Breakout is one of the most foundational games around, originally being released in arcades in 1976 by Atari. Over time, countless developers have put their own spin on the game, adding power-ups, progressions, and a shiny presentation to move beyond its classic roots. Aliens Go Home Run does all of these things, but it also works to eradicate one of the core issues with Breakout as a game. In most adaptations, a player's momentum can be halted by one or two blocks being left behind in a corner of the board, leaving players to waste lives trying to hit one block rather than continuing to rack up a high score. Aliens Go Home Run dispatches with lives entirely, giving players unprecedented control of where their ball is heading and placing its challenge in fighting off invading foes rather than speeding to hit a fast moving projectile. It works surprisingly well, with more than enough style to make up for most of its shortcomings, at least for a little while.

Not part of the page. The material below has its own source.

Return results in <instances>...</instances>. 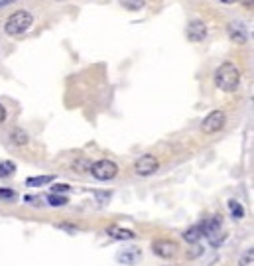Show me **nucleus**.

https://www.youtube.com/watch?v=MjBceBX05C0
Instead of a haunted paddle or a blocky spaceship, Go Home Run casts you as a young baseball fan named Sally. While playing with her friends, Sally hits a home run so hard that it catapults into space, eventually landing on an alien world and causing a disturbance so great that it brings an invading alien force to the Earth. Sally and her superhuman hitting are the last line of defense, so she has to work her way through five worlds of saucers, legally differentiated Thwomps and a whole mess of bricks. On each stage, you have to dodge enemy projectiles to keep the ball in play, but three strikes and you're out.
What initially drew me into this game was its amazing arcade presentation. From the developer logos to the blown out announcer to the catchy tunes, Aliens Go Home Run feels like a lost NEO-GEO classic that I've just rediscovered. Power-ups like Extra Chances, a Bubble shield, and temporary MultiBall are dropped as you chip away at the playfield, adding a small layer of strategy to early stages and a necessary lifeline later on. The smart tweaks to the Breakout formula also help this feeling along, but the game separates itself from the quarter-munchers of the past with its focus on skill. Playing Go Home Run feels just as much like playing a shoot 'em up as it does a traditional brick breaker, and this is also where some of the game's faults lie.
Simply put, Go Home Run strikes a good difficulty too quickly and then ramps the difficulty from there. By the end of the second world, you're fighting off slimes that hold you in place and a screen full of enemy fire, all while the once plentiful power-ups stop dropping at a consistent rate. Everything strikes you all at once and the game goes from a pleasant and challenging ride to a frustrating hardcore grind. If you're a pro at shoot em ups, then you might last a bit longer than I did, but most players will tap out long before saving the world from this alien threat.
Still, it's worth celebrating what Aliens Go Home Run does do correctly. Finding new paydirt to mine out of Breakout is no small feat, and the arcade presentation is pitch perfect with the type of game that the developers at ANIM•ACE were designing. You get the feeling that with a few tweaks and a bit more polish, a follow-up to this idea could be a classic, and I'm interested to see anything else that this team has up its sleeves.
Aliens Go Home Run was played on PC via Steam with a code provided by the publisher.